Collected data:
-=-=-

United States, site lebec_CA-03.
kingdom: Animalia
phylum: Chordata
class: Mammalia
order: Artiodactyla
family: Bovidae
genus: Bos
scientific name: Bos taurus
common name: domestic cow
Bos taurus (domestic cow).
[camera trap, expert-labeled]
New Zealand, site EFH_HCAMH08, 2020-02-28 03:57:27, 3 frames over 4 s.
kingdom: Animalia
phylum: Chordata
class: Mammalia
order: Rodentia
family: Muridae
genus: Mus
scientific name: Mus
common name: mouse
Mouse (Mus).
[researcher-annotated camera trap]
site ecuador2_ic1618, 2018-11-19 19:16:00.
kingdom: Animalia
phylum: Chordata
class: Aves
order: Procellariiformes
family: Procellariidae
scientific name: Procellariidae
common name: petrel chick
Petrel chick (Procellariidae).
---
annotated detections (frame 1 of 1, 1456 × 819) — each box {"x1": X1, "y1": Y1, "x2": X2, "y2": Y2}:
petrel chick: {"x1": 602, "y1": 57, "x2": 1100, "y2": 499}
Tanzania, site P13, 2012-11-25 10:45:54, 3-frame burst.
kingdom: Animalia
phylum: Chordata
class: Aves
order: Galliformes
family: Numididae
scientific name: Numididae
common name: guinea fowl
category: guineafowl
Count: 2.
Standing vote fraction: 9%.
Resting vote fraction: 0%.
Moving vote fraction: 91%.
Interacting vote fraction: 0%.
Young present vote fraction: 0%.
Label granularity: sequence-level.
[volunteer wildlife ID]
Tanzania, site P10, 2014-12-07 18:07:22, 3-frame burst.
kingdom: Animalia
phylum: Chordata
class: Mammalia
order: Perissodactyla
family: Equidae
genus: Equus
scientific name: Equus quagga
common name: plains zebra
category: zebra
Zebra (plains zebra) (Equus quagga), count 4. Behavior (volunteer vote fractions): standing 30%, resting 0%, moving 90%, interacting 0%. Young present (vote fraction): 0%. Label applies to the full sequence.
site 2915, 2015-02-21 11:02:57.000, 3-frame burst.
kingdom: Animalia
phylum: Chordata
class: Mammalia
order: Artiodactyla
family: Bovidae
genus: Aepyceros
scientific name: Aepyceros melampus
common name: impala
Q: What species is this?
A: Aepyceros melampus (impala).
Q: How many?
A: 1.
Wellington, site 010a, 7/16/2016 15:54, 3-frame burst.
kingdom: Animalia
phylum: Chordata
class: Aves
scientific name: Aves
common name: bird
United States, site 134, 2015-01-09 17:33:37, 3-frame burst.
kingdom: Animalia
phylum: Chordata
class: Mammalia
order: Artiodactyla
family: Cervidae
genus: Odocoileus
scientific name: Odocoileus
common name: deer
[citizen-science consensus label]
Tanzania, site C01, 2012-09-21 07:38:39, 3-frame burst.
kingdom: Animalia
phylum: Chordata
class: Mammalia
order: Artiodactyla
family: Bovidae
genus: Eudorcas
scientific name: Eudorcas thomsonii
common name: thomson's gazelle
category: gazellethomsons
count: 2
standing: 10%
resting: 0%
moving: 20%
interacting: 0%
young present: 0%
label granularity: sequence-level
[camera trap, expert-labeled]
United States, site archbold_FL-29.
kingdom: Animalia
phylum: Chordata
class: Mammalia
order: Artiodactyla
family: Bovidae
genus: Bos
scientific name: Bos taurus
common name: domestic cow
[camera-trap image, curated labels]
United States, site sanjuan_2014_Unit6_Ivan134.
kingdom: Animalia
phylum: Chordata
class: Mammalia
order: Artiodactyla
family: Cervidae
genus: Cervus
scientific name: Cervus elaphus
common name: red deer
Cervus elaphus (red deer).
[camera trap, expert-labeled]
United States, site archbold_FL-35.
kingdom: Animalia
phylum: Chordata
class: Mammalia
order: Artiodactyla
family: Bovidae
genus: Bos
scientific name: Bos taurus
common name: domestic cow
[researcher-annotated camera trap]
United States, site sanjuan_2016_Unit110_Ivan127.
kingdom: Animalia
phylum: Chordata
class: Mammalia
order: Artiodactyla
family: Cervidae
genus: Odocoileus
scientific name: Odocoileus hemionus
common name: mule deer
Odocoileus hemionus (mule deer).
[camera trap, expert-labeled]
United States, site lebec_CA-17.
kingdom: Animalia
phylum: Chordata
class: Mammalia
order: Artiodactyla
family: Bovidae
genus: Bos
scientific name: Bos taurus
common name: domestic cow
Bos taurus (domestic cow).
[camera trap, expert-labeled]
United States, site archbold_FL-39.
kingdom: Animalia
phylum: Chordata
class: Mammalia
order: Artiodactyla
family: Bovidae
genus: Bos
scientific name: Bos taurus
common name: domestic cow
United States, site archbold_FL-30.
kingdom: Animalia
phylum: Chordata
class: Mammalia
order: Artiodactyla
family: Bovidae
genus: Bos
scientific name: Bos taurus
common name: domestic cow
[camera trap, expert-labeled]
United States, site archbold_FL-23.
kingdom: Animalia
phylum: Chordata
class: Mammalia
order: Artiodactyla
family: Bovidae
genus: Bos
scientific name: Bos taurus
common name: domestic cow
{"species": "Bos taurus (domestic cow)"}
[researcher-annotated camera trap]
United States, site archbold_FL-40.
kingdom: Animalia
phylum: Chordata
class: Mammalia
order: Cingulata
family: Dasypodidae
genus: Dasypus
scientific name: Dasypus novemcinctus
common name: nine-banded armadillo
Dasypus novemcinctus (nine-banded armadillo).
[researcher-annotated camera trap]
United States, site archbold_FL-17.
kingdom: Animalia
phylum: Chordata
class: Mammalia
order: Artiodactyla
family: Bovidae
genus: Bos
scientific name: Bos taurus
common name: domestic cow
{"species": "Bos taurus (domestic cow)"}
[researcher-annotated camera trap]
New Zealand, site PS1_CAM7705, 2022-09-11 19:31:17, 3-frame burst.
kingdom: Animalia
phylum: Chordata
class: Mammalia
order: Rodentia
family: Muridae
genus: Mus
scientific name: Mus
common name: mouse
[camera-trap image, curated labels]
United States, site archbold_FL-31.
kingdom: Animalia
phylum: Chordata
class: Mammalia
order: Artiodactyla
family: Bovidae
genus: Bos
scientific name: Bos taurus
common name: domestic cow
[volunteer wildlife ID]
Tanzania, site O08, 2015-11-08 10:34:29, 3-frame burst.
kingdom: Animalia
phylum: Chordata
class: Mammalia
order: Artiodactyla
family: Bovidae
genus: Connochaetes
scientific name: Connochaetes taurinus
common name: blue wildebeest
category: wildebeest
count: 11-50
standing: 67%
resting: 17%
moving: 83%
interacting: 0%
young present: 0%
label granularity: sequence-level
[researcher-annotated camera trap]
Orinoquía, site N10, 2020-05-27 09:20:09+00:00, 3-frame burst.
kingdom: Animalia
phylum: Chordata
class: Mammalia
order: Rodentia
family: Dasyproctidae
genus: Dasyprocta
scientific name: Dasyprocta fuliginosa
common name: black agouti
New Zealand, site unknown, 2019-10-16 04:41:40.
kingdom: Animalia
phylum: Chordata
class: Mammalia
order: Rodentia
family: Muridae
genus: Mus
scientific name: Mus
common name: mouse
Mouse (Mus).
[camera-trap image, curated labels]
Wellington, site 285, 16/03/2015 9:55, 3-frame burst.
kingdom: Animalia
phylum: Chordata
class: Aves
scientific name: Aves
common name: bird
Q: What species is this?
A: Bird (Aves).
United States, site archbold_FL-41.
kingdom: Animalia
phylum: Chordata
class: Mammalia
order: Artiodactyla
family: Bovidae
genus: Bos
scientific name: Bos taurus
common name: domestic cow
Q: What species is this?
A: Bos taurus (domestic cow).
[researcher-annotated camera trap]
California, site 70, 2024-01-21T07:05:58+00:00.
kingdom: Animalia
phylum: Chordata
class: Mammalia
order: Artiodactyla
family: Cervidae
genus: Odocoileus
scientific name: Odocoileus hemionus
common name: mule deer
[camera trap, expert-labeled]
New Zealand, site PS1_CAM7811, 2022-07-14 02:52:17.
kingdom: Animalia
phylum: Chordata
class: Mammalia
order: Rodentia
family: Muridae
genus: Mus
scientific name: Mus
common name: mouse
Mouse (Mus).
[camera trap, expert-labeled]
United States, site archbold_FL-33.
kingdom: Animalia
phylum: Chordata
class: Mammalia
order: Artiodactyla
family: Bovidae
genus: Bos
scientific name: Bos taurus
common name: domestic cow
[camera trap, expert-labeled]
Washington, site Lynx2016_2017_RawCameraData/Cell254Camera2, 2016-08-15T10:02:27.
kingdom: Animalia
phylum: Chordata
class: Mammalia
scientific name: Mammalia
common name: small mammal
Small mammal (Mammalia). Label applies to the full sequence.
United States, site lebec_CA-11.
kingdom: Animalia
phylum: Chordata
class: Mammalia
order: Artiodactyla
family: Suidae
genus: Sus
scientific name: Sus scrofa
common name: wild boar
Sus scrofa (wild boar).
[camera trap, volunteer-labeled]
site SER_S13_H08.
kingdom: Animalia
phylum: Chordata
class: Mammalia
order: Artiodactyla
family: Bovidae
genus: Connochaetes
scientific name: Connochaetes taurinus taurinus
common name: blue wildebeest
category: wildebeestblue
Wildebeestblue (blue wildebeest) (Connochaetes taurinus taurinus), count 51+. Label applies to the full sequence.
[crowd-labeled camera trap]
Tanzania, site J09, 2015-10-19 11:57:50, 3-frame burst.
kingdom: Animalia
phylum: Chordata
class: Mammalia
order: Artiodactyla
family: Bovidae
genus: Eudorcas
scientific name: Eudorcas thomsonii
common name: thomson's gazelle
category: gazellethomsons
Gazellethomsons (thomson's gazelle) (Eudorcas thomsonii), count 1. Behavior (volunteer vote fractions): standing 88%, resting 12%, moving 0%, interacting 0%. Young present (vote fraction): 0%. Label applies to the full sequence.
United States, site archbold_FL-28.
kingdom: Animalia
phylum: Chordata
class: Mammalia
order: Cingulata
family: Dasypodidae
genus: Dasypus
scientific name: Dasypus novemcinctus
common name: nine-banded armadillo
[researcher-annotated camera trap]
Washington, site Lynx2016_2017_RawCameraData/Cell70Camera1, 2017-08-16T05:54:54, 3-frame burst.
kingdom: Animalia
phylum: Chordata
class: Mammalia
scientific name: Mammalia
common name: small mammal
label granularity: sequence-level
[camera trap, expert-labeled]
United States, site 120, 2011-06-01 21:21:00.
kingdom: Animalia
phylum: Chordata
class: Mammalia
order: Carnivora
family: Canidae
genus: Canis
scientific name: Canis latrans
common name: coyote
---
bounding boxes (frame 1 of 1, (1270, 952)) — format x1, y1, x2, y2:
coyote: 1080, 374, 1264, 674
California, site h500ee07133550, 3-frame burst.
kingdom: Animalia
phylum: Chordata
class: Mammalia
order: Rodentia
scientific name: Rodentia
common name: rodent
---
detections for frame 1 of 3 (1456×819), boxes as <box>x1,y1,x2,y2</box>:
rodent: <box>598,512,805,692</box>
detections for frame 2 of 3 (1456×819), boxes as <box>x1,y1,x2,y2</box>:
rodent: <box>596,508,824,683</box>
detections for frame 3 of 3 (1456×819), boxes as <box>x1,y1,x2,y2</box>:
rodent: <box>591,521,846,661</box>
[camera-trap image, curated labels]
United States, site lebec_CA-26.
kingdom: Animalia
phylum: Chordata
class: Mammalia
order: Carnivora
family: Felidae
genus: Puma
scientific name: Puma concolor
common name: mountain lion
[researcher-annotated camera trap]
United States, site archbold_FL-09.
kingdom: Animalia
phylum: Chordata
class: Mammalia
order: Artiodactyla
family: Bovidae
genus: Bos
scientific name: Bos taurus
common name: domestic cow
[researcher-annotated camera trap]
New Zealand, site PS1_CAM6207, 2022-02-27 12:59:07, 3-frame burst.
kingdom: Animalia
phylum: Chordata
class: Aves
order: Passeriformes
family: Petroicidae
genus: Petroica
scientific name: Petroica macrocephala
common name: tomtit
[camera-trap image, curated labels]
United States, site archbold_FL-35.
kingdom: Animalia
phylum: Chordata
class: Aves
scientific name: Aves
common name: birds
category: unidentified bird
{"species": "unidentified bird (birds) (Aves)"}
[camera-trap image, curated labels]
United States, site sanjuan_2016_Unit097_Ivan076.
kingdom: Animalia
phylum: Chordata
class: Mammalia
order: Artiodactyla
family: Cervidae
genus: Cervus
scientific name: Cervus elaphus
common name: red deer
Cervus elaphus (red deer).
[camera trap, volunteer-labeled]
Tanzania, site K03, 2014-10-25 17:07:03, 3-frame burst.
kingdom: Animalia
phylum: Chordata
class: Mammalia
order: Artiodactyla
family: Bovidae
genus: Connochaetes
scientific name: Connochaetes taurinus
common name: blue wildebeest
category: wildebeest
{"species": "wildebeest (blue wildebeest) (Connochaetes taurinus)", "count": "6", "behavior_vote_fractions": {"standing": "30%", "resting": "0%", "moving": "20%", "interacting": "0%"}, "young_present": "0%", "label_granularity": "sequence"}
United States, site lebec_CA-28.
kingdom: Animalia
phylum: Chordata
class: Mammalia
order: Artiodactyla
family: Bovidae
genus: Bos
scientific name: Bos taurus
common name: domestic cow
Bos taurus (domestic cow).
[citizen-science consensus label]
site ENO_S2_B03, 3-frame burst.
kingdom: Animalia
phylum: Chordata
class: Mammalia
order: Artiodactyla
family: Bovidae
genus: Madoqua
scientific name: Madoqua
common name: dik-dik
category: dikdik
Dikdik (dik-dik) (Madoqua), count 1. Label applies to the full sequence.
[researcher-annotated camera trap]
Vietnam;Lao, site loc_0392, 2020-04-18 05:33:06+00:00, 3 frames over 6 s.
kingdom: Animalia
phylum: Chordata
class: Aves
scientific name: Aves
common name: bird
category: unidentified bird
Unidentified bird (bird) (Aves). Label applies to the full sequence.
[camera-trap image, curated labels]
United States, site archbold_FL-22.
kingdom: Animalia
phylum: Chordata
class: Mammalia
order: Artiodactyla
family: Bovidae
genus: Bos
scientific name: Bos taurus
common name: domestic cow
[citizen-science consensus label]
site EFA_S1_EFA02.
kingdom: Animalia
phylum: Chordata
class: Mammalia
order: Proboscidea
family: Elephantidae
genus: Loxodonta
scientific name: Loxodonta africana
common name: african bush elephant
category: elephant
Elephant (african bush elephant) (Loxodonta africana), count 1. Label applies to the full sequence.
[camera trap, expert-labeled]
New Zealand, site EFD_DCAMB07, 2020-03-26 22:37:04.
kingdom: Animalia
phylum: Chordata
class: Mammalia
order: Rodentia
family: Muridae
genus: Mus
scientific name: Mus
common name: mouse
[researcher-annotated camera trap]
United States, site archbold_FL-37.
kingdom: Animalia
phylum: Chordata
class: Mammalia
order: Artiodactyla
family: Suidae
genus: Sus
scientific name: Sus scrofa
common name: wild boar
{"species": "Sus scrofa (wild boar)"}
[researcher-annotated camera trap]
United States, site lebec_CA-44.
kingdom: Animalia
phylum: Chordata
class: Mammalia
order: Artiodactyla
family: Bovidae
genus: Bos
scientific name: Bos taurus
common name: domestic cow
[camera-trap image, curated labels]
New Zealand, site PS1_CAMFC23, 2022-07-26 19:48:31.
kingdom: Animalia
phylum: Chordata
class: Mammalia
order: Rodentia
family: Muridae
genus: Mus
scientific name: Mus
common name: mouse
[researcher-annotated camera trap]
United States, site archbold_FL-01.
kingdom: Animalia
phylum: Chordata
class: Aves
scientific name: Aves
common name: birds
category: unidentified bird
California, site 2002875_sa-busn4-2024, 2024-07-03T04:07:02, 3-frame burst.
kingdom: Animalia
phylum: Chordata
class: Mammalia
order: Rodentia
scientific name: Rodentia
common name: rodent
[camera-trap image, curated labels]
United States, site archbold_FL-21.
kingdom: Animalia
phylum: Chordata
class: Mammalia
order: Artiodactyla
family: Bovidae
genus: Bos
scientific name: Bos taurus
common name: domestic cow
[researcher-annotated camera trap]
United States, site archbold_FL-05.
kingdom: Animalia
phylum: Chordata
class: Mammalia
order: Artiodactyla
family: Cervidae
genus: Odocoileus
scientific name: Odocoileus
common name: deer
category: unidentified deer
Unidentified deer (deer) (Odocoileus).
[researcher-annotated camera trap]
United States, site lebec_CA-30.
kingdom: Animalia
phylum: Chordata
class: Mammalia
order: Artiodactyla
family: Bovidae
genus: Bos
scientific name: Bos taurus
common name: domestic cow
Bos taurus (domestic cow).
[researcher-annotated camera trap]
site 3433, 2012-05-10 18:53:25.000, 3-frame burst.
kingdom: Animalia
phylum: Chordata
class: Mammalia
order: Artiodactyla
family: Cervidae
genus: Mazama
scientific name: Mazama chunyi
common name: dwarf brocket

-=-=-

• [WHAT YOU NEED TO DO]: Read the lines above. Gather those in which the string "over" is found.

• [SOLUTION TO THIS EXERCISE]:
New Zealand, site EFH_HCAMH08, 2020-02-28 03:57:27, 3 frames over 4 s.
Vietnam;Lao, site loc_0392, 2020-04-18 05:33:06+00:00, 3 frames over 6 s.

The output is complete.